Par Jacqueline Zoutene, l’Alliance biblique du Cameroun
Le 4 juin dernier, les montagnes de Mogodé, dans l’extrême nord du Cameroun, ont connu la plus grande affluence de leur histoire, alors même que tout rassemblement est d’habitude interdit pour raison de sécurité. Dans cette zone située à quelques mètres de la frontière avec le Nigeria, la secte Boko Haram commet en effet des raids meurtriers.
250 soldats
Une autorisation spéciale avait donc été obtenue pour que tous ceux qui le souhaitaient puissent venir assister au lancement de la Bible en kapsiki – et quelque 250 soldats avaient été envoyés pour les protéger, sous la direction personnelle du général des forces armées basées dans la zone.
Dès la veille, la parade était celle des grands jours. Même les arbres de Mogodé étaient décorés pour saluer l’arrivée de la Bible, hôte de marque par excellence. Tout au long du trajet depuis Maroua, siège de l’œuvre biblique dans la région, la délégation de l’Alliance Biblique du Cameroun, conduite par le Directeur Général, Luc Gnowa, et protégée par de nombreux militaires, a été accueillie en grande pompe. Dans chaque village kapsiki traversé, les habitants, qui attendaient le passage du cortège de la Bible, laissaient éclater leur joie.
C’est à Mogodé, la ville de la dédicace, que la mobilisation a atteint son point culminant. Le camion militaire qui transportait les bibles s’est arrêté devant l’église catholique entourée d’une foule très émue. Chants et danses ont agrémenté ces moments de liesse qui ont duré jusqu’à tard dans la nuit.
Des habits de fête
Le lendemain, chacun a revêtu ses habits de fête. Au stade municipal, où a lieu l’évènement, les groupes traditionnels et les chorales sont arrivés longtemps en avance. Ils égayent les invités et la population par leurs chants et danses avant le lancement de la cérémonie. Enfin, tout est prêt : les autorités politiques, religieuses, militaires, les élites et la communauté kapsiki venues de plusieurs villes du Cameroun et des villages environnants sont au rendez-vous.
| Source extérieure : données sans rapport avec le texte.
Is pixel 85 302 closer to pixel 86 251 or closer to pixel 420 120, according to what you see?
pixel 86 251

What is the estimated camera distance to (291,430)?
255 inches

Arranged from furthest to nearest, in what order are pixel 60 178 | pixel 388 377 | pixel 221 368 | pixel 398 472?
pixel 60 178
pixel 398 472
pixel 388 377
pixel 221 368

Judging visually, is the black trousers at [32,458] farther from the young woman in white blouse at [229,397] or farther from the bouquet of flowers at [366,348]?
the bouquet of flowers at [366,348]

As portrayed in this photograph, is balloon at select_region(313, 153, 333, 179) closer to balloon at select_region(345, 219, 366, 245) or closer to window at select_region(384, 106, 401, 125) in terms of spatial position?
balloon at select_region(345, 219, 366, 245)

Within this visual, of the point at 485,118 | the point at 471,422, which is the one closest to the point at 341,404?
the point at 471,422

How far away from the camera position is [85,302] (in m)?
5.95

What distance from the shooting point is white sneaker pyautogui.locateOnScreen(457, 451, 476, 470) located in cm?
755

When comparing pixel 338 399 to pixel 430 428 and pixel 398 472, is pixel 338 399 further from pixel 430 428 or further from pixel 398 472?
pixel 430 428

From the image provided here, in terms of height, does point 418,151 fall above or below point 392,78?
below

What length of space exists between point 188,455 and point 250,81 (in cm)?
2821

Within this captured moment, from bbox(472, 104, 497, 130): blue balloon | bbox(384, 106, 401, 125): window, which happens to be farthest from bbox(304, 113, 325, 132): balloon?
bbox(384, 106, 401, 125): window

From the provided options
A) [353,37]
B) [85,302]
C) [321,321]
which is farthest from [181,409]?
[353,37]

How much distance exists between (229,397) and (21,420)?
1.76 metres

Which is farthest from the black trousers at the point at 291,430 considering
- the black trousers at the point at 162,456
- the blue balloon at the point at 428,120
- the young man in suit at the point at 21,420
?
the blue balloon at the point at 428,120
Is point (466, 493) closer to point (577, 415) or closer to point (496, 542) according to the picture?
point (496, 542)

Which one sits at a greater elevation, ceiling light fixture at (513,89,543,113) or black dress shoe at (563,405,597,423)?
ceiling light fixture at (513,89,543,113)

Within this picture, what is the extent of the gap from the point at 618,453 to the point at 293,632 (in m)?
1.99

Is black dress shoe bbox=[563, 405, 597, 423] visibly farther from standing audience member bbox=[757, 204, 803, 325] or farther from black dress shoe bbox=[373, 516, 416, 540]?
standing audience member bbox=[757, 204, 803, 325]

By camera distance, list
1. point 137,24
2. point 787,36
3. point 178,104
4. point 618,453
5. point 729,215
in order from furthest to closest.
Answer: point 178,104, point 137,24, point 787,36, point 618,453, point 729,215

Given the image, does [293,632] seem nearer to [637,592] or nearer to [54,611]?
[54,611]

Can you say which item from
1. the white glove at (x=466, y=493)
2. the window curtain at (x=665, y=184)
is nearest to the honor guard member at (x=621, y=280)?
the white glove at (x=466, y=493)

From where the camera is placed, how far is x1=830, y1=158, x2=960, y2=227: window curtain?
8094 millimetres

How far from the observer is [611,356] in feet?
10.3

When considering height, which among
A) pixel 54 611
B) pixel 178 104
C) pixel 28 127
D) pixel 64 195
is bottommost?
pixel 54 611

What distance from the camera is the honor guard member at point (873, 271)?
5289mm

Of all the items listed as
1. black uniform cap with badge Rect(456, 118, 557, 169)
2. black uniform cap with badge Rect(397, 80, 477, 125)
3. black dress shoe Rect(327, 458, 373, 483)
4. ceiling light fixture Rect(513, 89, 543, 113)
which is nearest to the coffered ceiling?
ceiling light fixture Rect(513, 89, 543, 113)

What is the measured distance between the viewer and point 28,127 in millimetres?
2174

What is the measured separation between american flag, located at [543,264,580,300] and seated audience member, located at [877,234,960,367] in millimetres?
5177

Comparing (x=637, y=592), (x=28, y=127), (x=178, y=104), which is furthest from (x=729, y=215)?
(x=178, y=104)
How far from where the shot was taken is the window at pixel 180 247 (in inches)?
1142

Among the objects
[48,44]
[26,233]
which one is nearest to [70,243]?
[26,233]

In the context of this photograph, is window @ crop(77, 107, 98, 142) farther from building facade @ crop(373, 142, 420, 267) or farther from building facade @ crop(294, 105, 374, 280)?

Chaque intervention est ponctuée de chants et de danses, avant le moment tant attendu : l’arrivée de la Bible. Elle reçoit l’honneur dû à un roi. L’enfant qui tient la Bible enveloppée est lui-même porté par deux hommes. Un groupe de personnes l’accompagne dans une procession solennelle avec des chants. La Bible est remise au directeur général de l’Alliance biblique du Cameroun qui va la dévoiler aux quelque 5000 Kapsikis présents, après les avoir exhortés à en faire bon usage.
Le maire ne cache pas sa joie. Pour lui, la dédicace de la Bible en kapsiki arrive au moment où les Kapsikis ont plus que jamais besoin de connaître leur Créateur – et la langue maternelle est incontestablement la plus indiquée pour ce faire. Il exhorte donc tous les Kapsikis, qu’ils habitent dans la région ou qu’ils l’aient quittée, à apprendre à écrire et à lire leur langue pour la préserver et préserver ainsi leurs racines mêmes.
A genoux devant tous
Une collecte est annoncée pour permettre aux Camerounais qui n’ont pas encore la Bible dans leur langue d’en jouir également. Le pasteur Kodji Yohanna, le tout premier à apporter une contribution d’un million de francs CFA (environ 1725 dollars US), émeut l’assistance lorsque, à genoux devant tous et levant la Bible, il remercie Dieu.
Faveu, une des nombreuses personnes venues acheter la Bible à l’issue de la cérémonie, manifeste son contentement. « C’est une fierté, lance-t-il. Je vais en faire mon oreiller, je la lirai tous les jours, en tout temps ». – Et, déjà, il se plonge dans sa lecture.
Il y a quelques mois, un pasteur kapsiki, le pasteur Kodji Nouhou, avait déclaré par la foi : « Il n’y aura aucun problème, la célébration aura lieu ». Et malgré les considérables problèmes sécuritaires, elle a bien eu lieu, et a attiré des milliers de personnes. Pour le directeur général de l’Alliance biblique du Cameroun, c’est un pari gagné et un grand sujet d’action de grâces.